**YOUR GOAL**
Transcribe word for word the portion of the cubistControl documentation below, starting with "A list containing" and going on through "cubistControl()".

Most of these values are discussed at length in http://rulequest.com/cubist-unix.html
cubistControl(
unbiased = FALSE,
rules = 100,
extrapolation = 100,
sample = 0,
seed = sample.int(4096, size = 1) - 1L,
label = "outcome"
)
a logical: should unbiased rules be used?
an integer (or NA
): define an explicit limit to
the number of rules used (NA
let's Cubist decide).
a number between 0 and 100: since Cubist uses linear models, predictions can be outside of the outside of the range seen the training set. This parameter controls how much rule predictions are adjusted to be consistent with the training set.
a number between 0 and 99.9: this is the percentage of the data set to be randomly selected for model building (not for out-of-bag type evaluation).
an integer for the random seed (in the C code)
a label for the outcome (when printing rules)
A list containing the options.
Quinlan. Learning with continuous classes. Proceedings of the 5th Australian Joint Conference On Artificial Intelligence (1992) pp. 343-348
Quinlan. Combining instance-based and model-based learning. Proceedings of the Tenth International Conference on Machine Learning (1993) pp. 236-243
Quinlan. C4.5: Programs For Machine Learning (1993) Morgan Kaufmann Publishers Inc. San Francisco, CA
cubistControl()
#> $unbiased
#> [1] FALSE
#>
#> $rules
#> [1] 100
#>
#> $extrapolation
#> [1] 1
#>
#> $sample
#> [1] 0
#>
#> $label
#> [1] "outcome"
#>
#> $seed
#> [1] 2507
#>

**DATA UNDER STUDY**
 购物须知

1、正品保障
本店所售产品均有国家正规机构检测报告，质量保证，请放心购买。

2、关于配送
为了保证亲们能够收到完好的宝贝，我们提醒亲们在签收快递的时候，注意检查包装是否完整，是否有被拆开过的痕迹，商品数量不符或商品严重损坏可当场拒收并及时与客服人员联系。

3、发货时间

**REPLY**
A list containing the options.
Quinlan. Learning with continuous classes. Proceedings of the 5th Australian Joint Conference On Artificial Intelligence (1992) pp. 343-348
Quinlan. Combining instance-based and model-based learning. Proceedings of the Tenth International Conference on Machine Learning (1993) pp. 236-243
Quinlan. C4.5: Programs For Machine Learning (1993) Morgan Kaufmann Publishers Inc. San Francisco, CA
cubistControl()